Dopage
Floyd Landis prépare sa défense
Contrôlé positif à la testostérone durant son Tour de France victorieux en 2006, l’Américain Landis va entamer aujourd’hui sa défense, par le biais de ses avocats, devant l’Agence française de lutte contre le dopage (AFLD) contre laquelle il se bat depuis des mois. Ce sont les 9 membres du collège de l’AFLD -dont des magistrats- qui débuteront l’audience et décideront de l’avenir de Landis dans l’hexagone.
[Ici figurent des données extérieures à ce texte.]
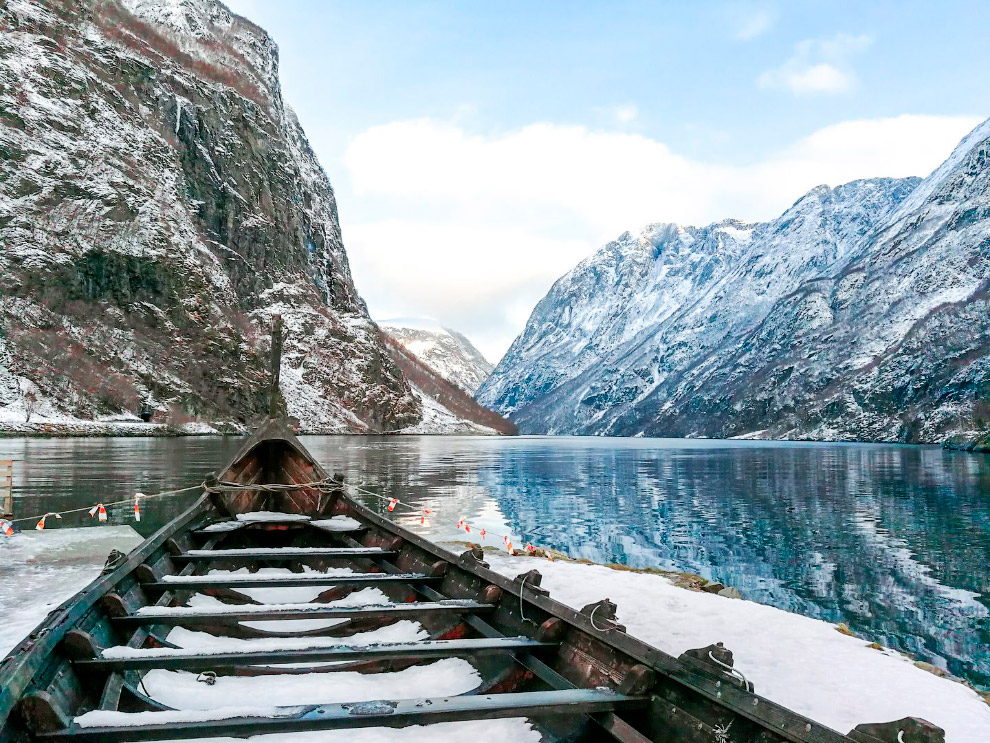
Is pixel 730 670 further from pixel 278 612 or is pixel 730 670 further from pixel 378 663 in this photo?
pixel 278 612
L’agence antidopage américaine (USADA) est la seule institution qui a le pouvoir de le suspendre globalement, pour deux ans selon la norme. De son côté, la Fédération internationale (UCI) a le seul pouvoir de lui retirer son titre de vainqueur du Tour 2006. Face à la pression de ces derniers jours, l’AFLD a la possibilité de suivre les conseils de l’Agence mondiale antidopage (AMA) qui, par la voix de son président Richard Pound et de son vice-président Jean-François Lamour, a plaidé pour un report par l’AFLD de l’examen du dossier Landis. Et ce, jusqu’à la fin de la procédure de l’USADA dont le coup d’envoi est fixé vers mars.
Les avocats de Landis affûteront leurs arguments qui reposent sur "l’incurie" du laboratoire de Châtenay-Malabry : une "erreur d’analyse" commise par un établissement "coutumier du fait", une "contamination de l’échantillon analysé", une "non-application des modèles de bonne pratique de l’AMA" dans le déroulement de l’analyse. Affirmant posséder un taux naturel de testostérone, Landis s’est entouré d’une armada de juristes et de médecins pour affiner sa défense.